There are many reasons why so many families today feel alone, including how busy everyone is, greater geographic distance between extended family members, and reliance on technology, rather than face-to-face interactions, for many social interactions. Families today have so many demands on their time, and friendships and other social relationships are often left by the wayside so that parents and caregivers can attend to more immediate needs of their children and jobs.

Children can experience many benefits by forming positive relationships with caring adults outside the family, such as teachers, coaches, leaders in religious communities, neighbors, and family friends. These types of relationships help children have other trusted adults for seeking guidance when they face challenges in life, as well as adults who can offer encouragement and mentoring for different areas of life.

Of course, as parents and caregivers, we need to be careful about the people we bring into our children’s lives. And, it’s important to teach children to speak up if anyone does anything that makes them feel unsafe or uncomfortable. We need to carefully get to know other adults in our children’s lives, especially if there are any times when our children will be left in their care.

To help children get the most out of their relationships with other caring adults, parents and caregivers, child-serving organizations, and community members can take the following steps:

In the family:

  • Get to know the adults in your children’s lives! Parent involvement in school settings can vary widely based on the age of the child, but parents and caregivers can reach out to their children’ teachers and other school personnel to learn how they can best get involved and support teachers in their work.
  • Seek out trusted adults who you think could have a positive influence on your child. If you think your child could benefit from a mentor outside of your family, considering asking one of these people to serve in that capacity, and/or seek out a formal mentoring program in your community.
  • Be intentional about building a “village” around your family. Foster positive social connections. If you feel isolated or alone, consider positive sources of support in the community that are aligned with your values and beliefs, especially as they relate to parenting.
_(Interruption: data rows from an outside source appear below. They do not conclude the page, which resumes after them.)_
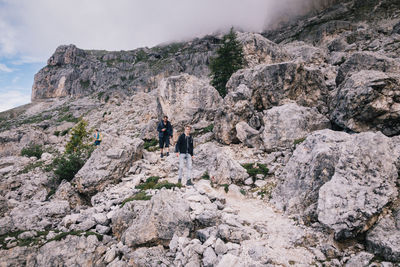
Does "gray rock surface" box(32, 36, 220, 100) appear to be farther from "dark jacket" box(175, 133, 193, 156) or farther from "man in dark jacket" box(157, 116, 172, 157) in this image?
"dark jacket" box(175, 133, 193, 156)

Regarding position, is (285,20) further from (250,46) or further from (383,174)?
(383,174)

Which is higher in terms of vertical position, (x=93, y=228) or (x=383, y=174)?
(x=383, y=174)

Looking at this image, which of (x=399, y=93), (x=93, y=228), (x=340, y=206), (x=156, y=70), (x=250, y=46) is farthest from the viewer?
(x=156, y=70)

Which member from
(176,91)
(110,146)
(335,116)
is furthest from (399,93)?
(110,146)

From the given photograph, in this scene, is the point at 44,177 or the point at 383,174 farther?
the point at 44,177

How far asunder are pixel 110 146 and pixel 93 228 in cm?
735

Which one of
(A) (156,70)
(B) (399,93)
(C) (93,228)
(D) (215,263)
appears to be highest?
(A) (156,70)

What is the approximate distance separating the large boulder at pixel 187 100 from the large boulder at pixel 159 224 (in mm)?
12688

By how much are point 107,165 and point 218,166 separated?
27.1 feet

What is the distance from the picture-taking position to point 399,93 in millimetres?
10273

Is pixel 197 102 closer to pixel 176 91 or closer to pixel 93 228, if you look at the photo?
pixel 176 91

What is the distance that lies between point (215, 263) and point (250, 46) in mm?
36453

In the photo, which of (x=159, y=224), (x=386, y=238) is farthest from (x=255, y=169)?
(x=159, y=224)

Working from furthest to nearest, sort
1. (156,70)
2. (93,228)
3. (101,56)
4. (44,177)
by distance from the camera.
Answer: (101,56)
(156,70)
(44,177)
(93,228)
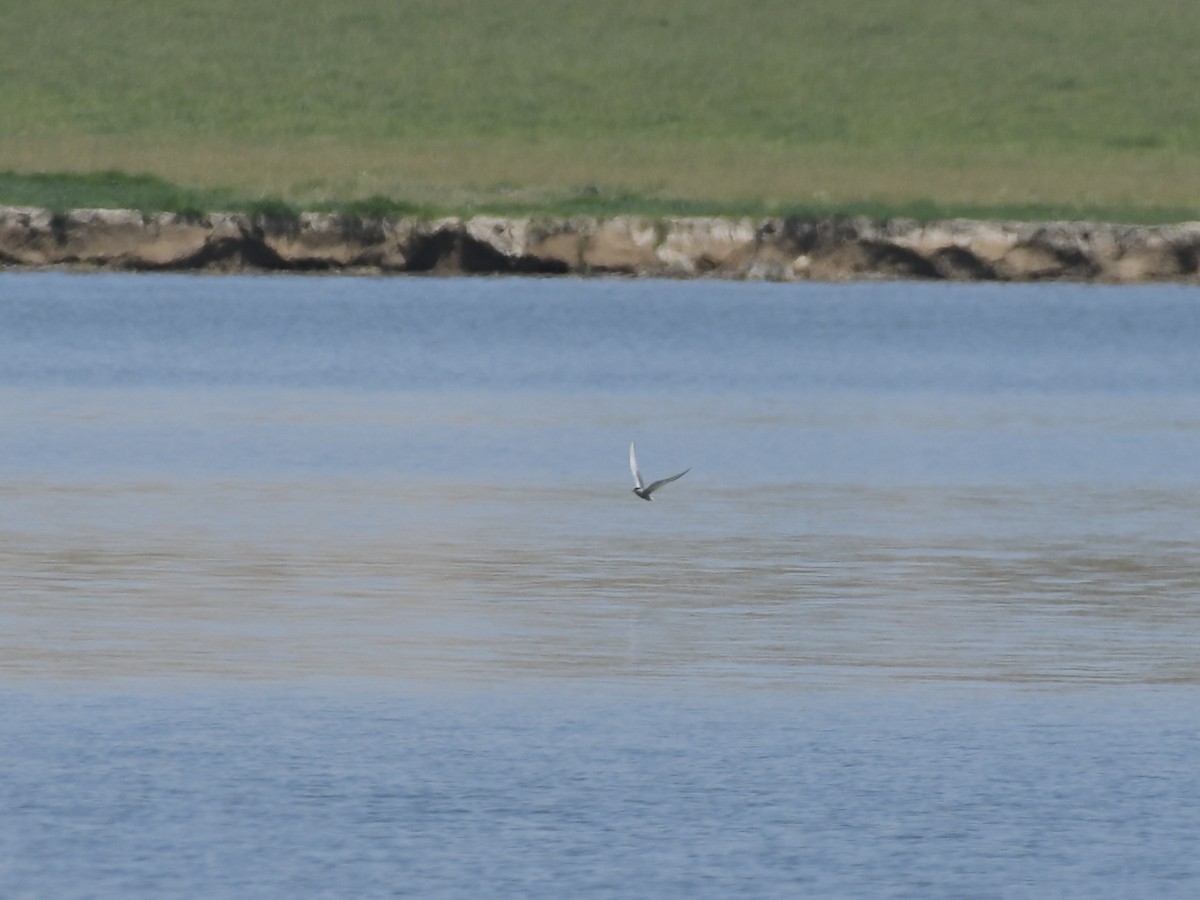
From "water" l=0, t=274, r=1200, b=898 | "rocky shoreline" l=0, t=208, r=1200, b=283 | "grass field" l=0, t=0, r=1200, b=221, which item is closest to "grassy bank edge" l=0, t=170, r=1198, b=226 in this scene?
"grass field" l=0, t=0, r=1200, b=221

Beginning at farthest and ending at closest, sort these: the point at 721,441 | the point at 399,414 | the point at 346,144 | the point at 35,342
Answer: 1. the point at 346,144
2. the point at 35,342
3. the point at 399,414
4. the point at 721,441

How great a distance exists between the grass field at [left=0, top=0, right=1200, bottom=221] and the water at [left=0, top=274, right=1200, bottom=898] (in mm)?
29489

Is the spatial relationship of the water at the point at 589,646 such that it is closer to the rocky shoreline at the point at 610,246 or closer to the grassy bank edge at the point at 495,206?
the rocky shoreline at the point at 610,246

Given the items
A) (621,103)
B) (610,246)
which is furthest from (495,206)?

In organizations that serve children:

  • Consider ways to facilitate connections among family members with children involved in your programs. Often, parents just drop in and out of organizations to drop off and pick up their children, leading them to miss opportunities to connect with other parents. Consider one-time or regular events to bring whole families together, such as educational programs for parents or a family picnic.
  • Be on the lookout for families who seem especially isolated or disconnected from other families. Reach out to these families to see if you can help them get plugged into other possible sources of social support.

In the broader community:

  • Any adult who interacts with children can consider ways to build more positive encouragement and mentoring into those interactions. For example, youth sports coaches could add mentoring about important life lessons to their skill development plans in practices. Any adults who have opportunities to connect with children can take time to really listen to children and offer them positive encouragement and support.
  • All members of our community can look for opportunities to support organizations and resources that support children. This could be financial support, fundraising efforts, or volunteer activities.

The physical, emotional, and social well-being of the next generation will have a major impact on the future of our community. Therefore, all adults in our community can consider ways to offer care and support to children and their families. Let’s all work together to help children in Guilford County see a community full of kind, caring people!